• TASK TO CARRY OUT: Though the records contain pictures, copy none of them; repeat exactly the lines from the one with "Figure CN101563391BD00241" to the end.

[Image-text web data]
↓↓↓
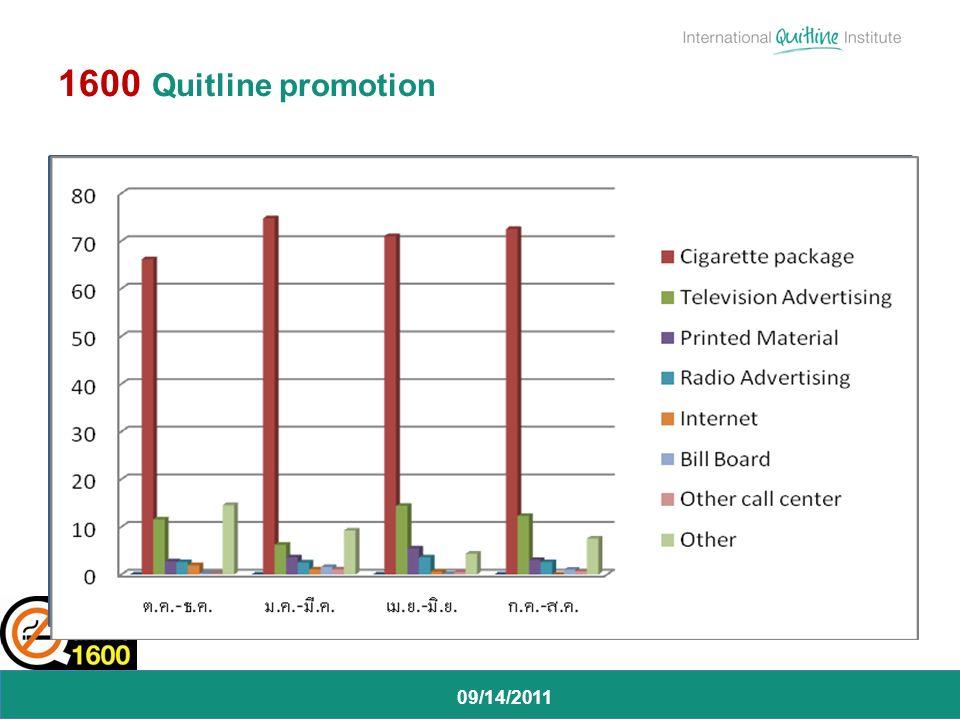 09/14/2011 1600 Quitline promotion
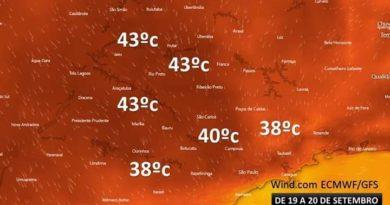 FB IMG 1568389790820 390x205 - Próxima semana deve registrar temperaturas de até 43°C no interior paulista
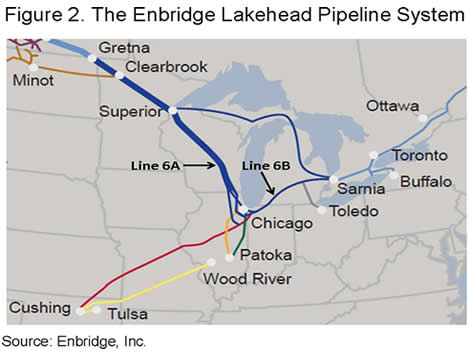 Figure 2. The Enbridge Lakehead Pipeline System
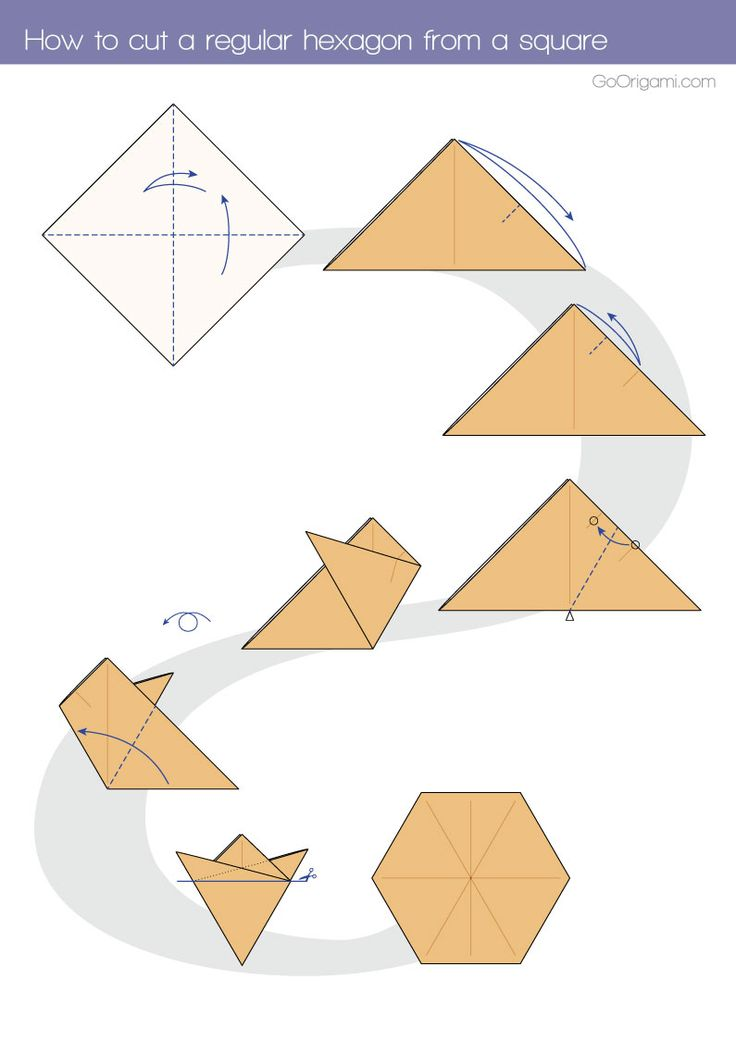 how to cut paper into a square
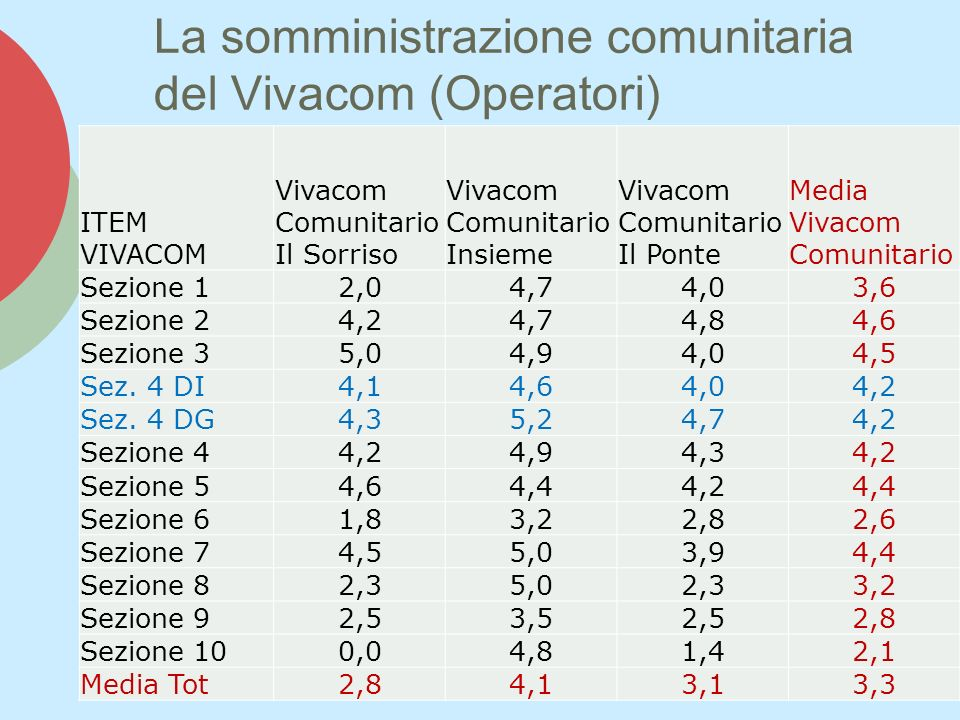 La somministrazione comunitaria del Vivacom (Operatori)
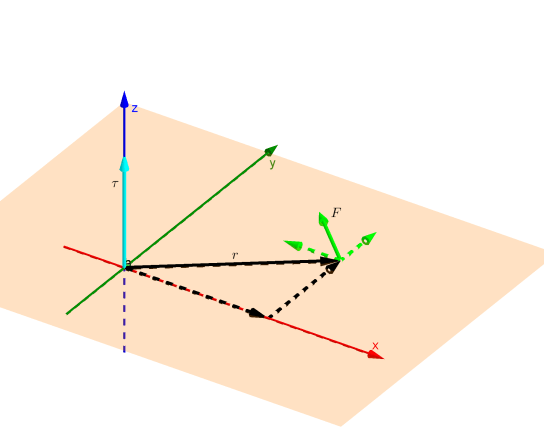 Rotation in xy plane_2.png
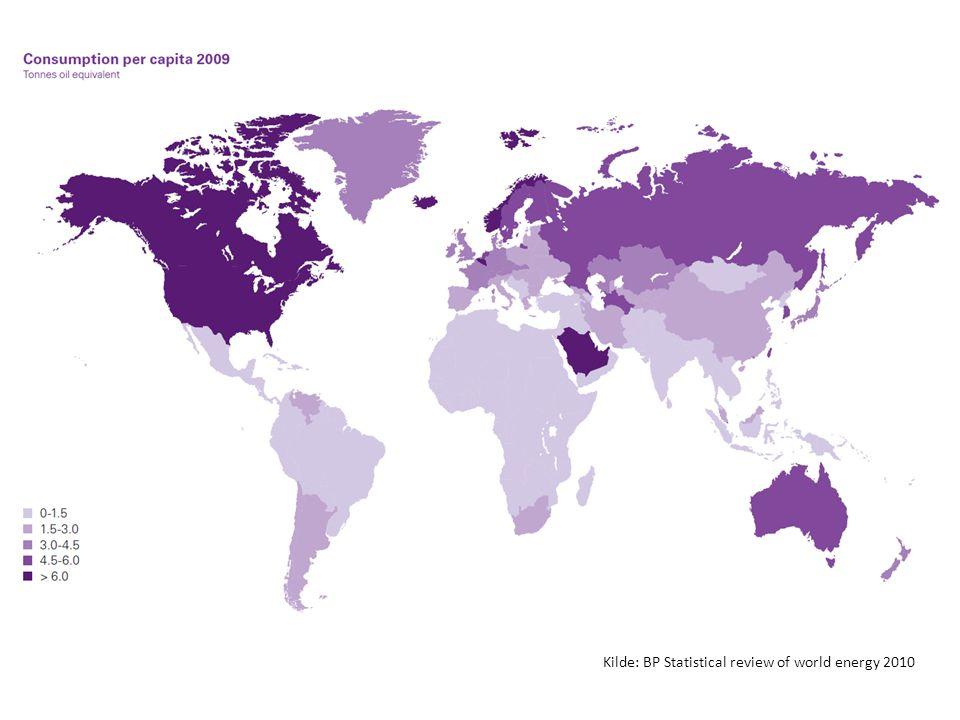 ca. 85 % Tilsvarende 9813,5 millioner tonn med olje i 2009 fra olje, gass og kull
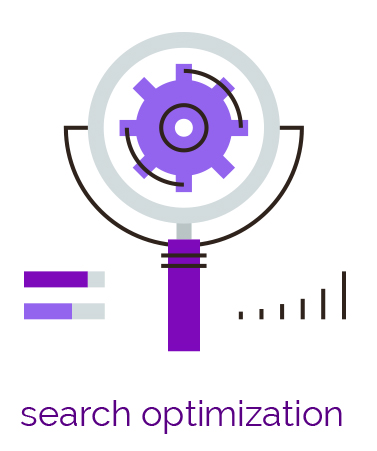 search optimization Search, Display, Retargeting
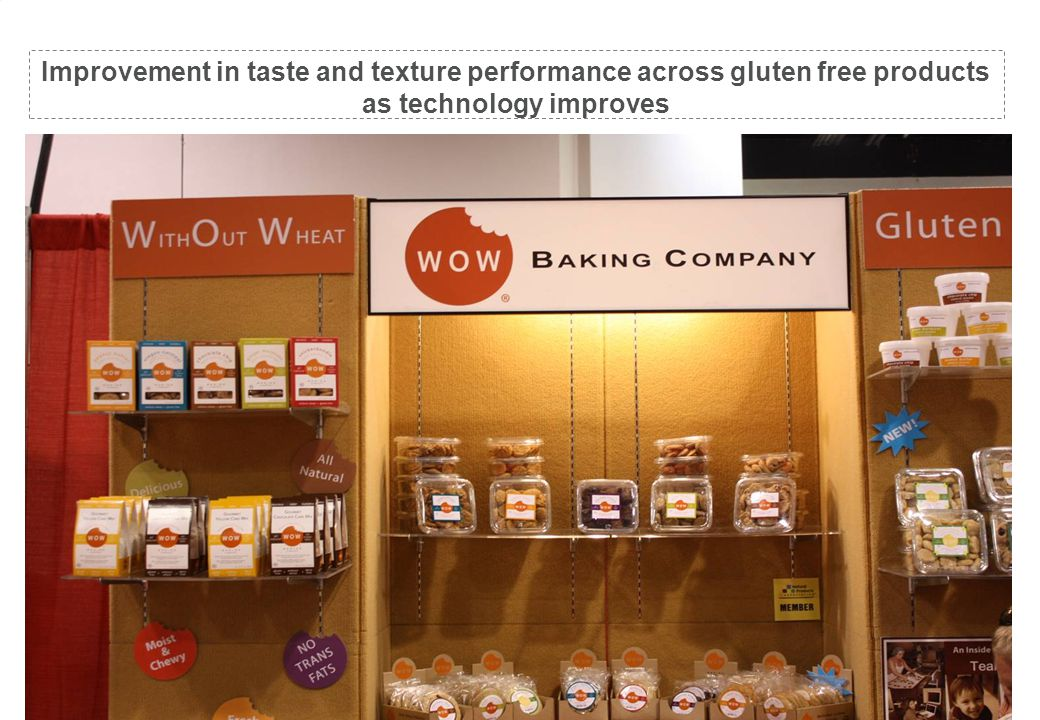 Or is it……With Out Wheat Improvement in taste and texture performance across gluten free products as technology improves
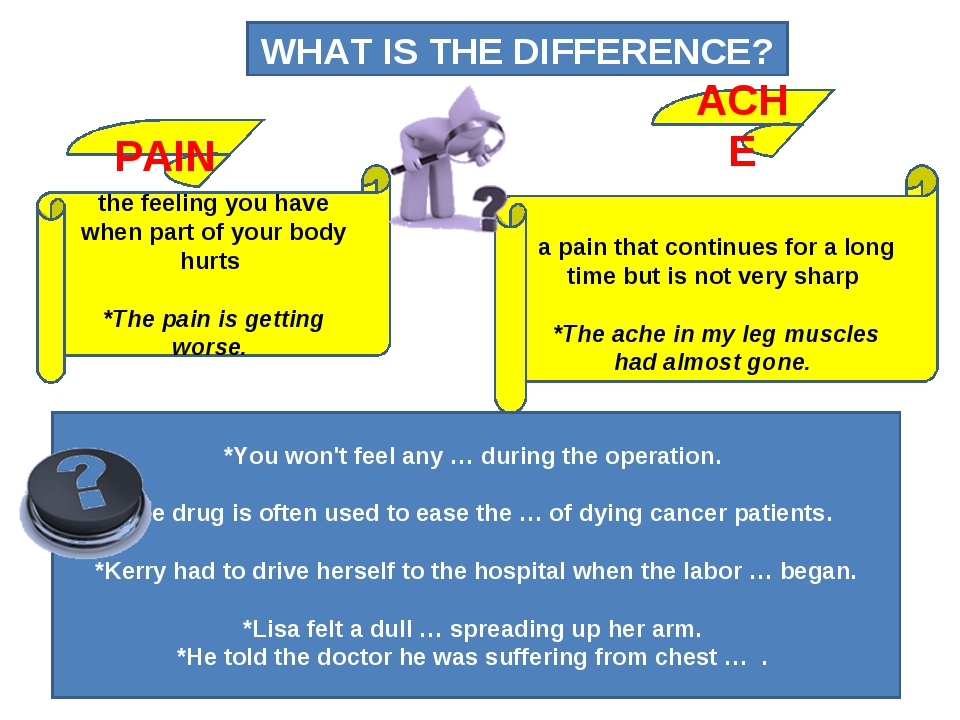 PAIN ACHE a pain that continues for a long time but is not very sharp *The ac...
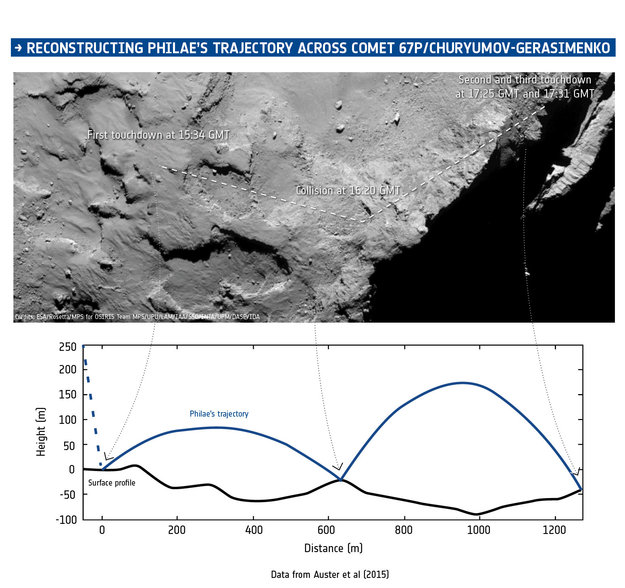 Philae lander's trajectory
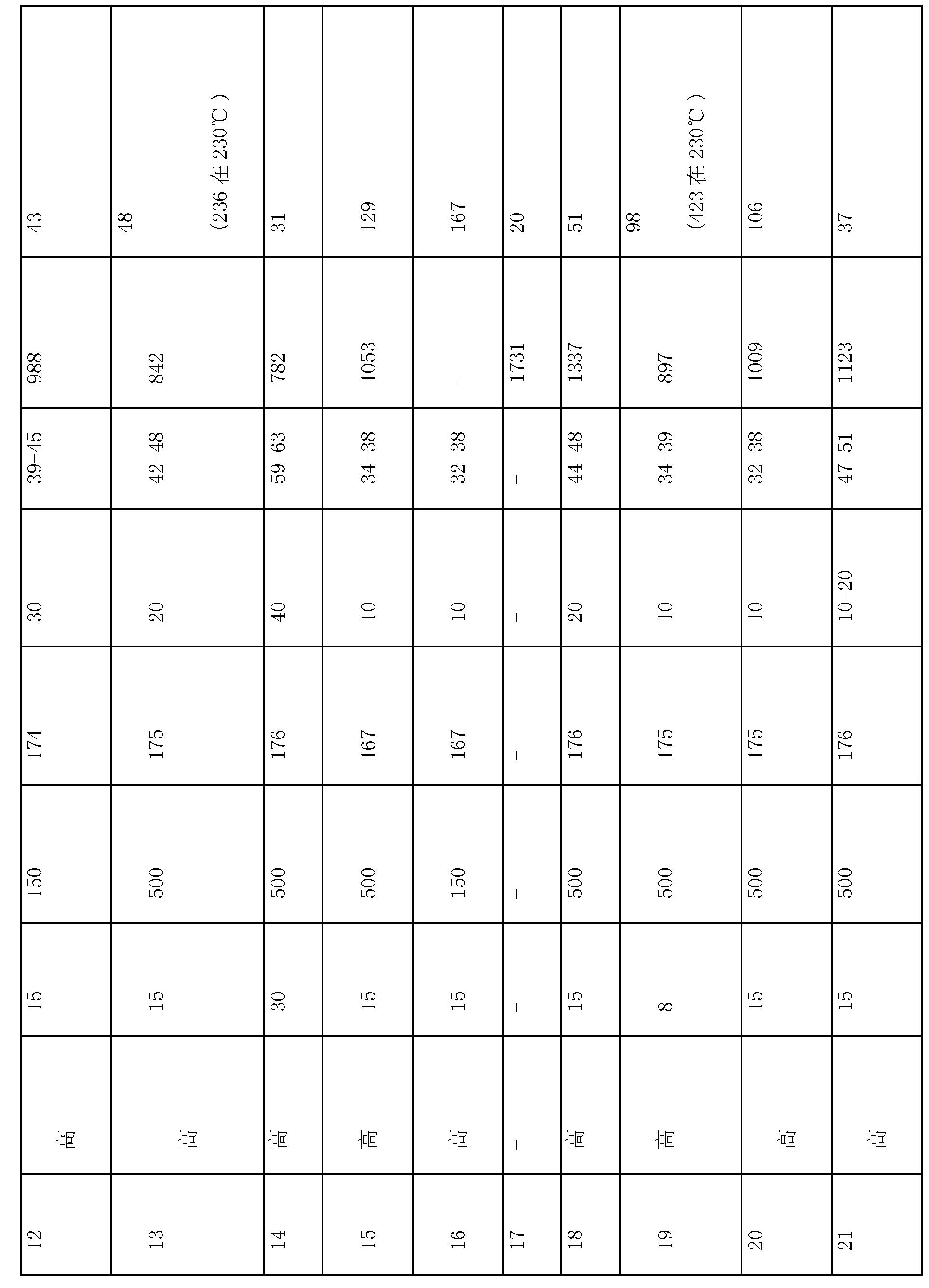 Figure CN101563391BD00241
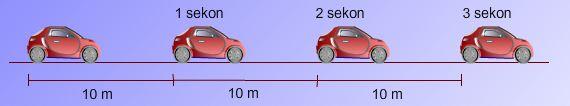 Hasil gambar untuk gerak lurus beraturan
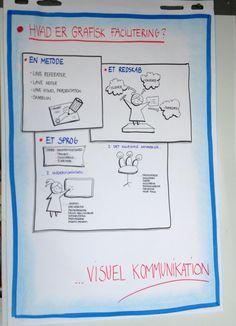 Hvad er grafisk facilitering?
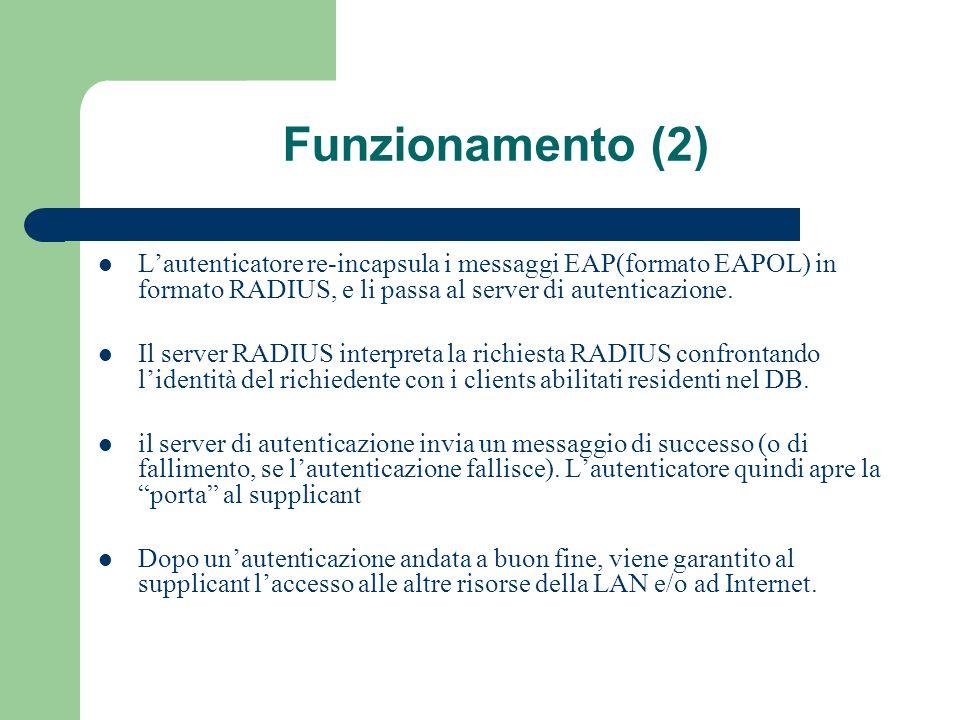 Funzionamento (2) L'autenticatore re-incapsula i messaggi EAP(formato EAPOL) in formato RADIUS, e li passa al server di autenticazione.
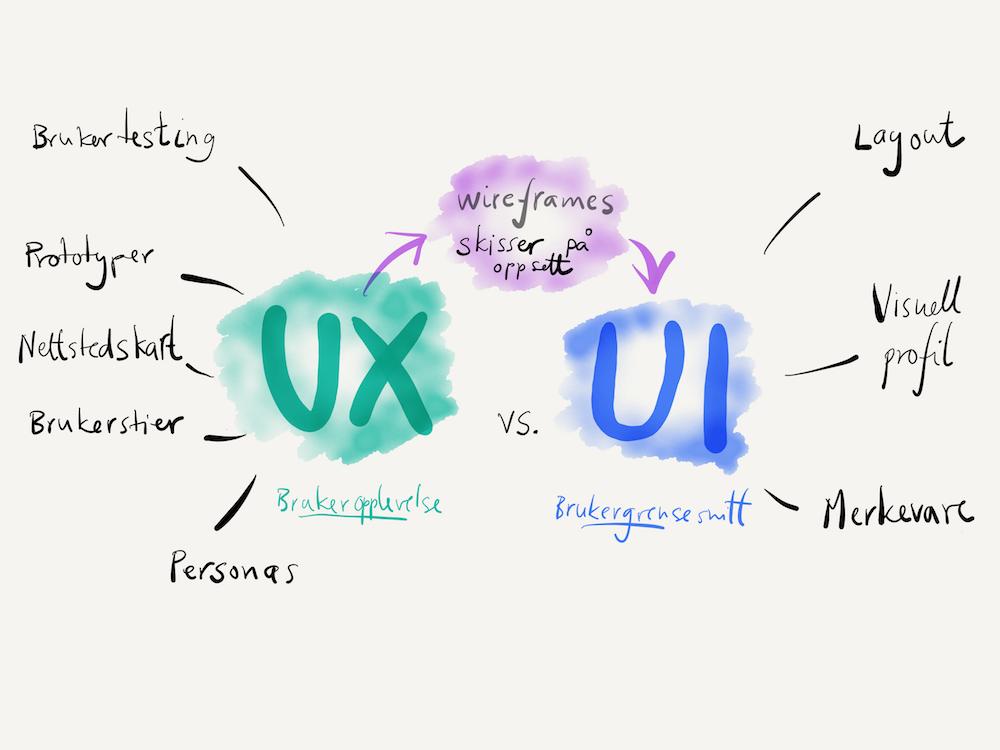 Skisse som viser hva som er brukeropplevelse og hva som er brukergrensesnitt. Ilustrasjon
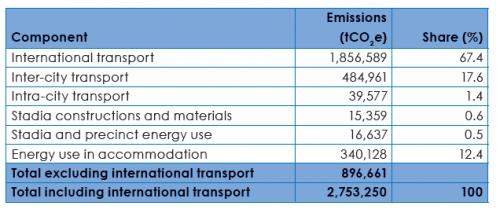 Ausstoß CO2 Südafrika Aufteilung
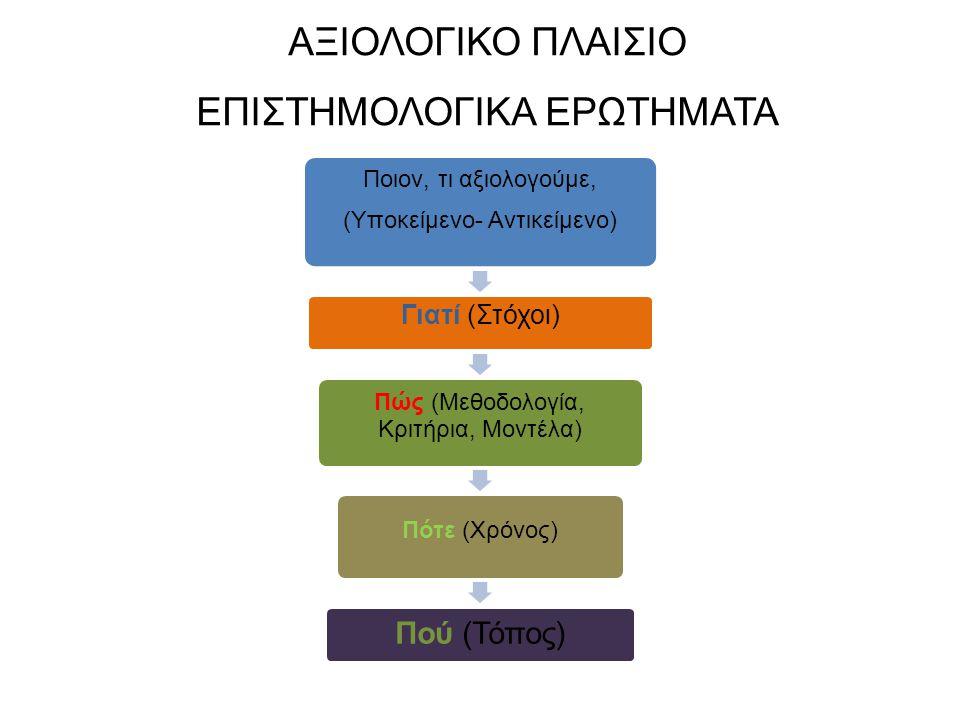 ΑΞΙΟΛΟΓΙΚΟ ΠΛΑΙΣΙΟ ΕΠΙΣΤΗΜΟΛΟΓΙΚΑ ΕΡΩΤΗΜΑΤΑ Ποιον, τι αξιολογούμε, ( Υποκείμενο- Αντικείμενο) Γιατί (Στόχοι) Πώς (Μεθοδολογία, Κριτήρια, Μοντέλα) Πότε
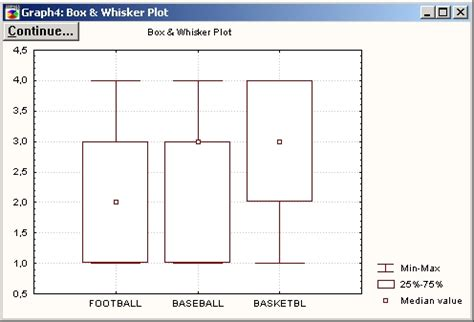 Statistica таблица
↑↑↑
• PROBLEM SOLUTION:
 Figure CN101563391BD00241
 Hasil gambar untuk gerak lurus beraturan
 Hvad er grafisk facilitering?
 Funzionamento (2) L'autenticatore re-incapsula i messaggi EAP(formato EAPOL) in formato RADIUS, e li passa al server di autenticazione.
 Skisse som viser hva som er brukeropplevelse og hva som er brukergrensesnitt. Ilustrasjon
 Ausstoß CO2 Südafrika Aufteilung
 ΑΞΙΟΛΟΓΙΚΟ ΠΛΑΙΣΙΟ ΕΠΙΣΤΗΜΟΛΟΓΙΚΑ ΕΡΩΤΗΜΑΤΑ Ποιον, τι αξιολογούμε, ( Υποκείμενο- Αντικείμενο) Γιατί (Στόχοι) Πώς (Μεθοδολογία, Κριτήρια, Μοντέλα) Πότε
 Statistica таблица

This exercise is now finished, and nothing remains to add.